This database could be freely accessible to health care providers, researchers and the public. Such a move would be cost-effective and could work in conjunction with other national clinical registry and results database efforts already under way, said Erick Turner, M.D., assistant professor of psychiatry, and physiology and pharmacology in the OHSU School of Medicine.
Turner, a former clinical reviewer of psychotropic drugs for the FDA, put forth his recommendations in the essay "A Taxpayer-Funded Clinical Trials Registry and Results Database: It Already Exists Within the U.S. Food and Drug Administration," published online Dec. 28, 2004, in the Public Library of Science Medicine Journal, a peer-reviewed, open-access publication.
"Over the past few years, there has been growing concern about selection bias in the way clinical trials results are published," said Turner. The debate intensified, he said, with a summer 2004 lawsuit against GlaxoSmithKline alleging that company hid data regarding the safety and efficacy of serotonin reuptake inhibitors given to pediatric patients with depression.

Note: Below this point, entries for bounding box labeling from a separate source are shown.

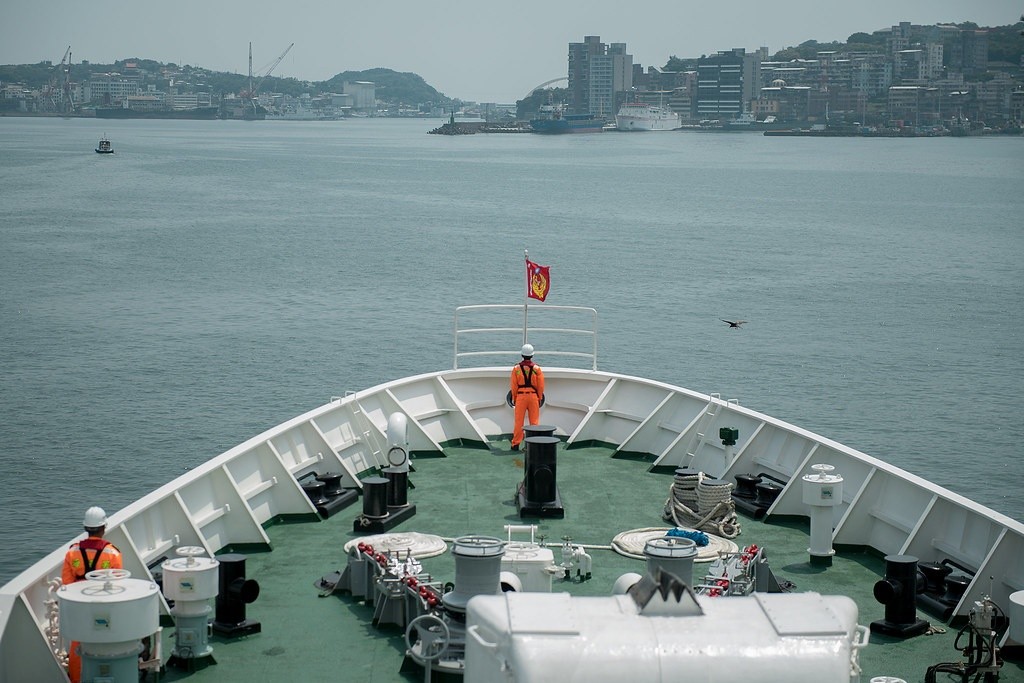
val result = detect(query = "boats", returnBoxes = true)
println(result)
[613,82,683,130]
[529,85,605,132]
[730,99,763,125]
[94,130,115,153]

The two most frequently suggested remedies for the selective reporting of clinical trials results have been to register all clinical trials and to make their results publicly available.
"Registries have been called for since 1974," said Turner, "and hundreds have already been established." However, said Turner, the current registries usually aren't coordinated and participation is voluntary. Consequently, not all clinical trial results are listed and those that are may be incomplete.
"I suggest that we increase public access to the clinical trials registry and results database that has long existed within the FDA," said Turner. "This would provide a lot of bang for the taxpayer buck.
"If a drug company wants to market a drug for a particular use or indication in the U.S., it must do studies and prove to the FDA that it is safe and effective for that indication. But before it can do those studies, it must register them with the FDA. Because the FDA is made aware of these studies in advance, the study sponsor cannot pretend that a study that turned out negative did not exist. So the FDA reviews all major studies, positive or negative, published or unpublished.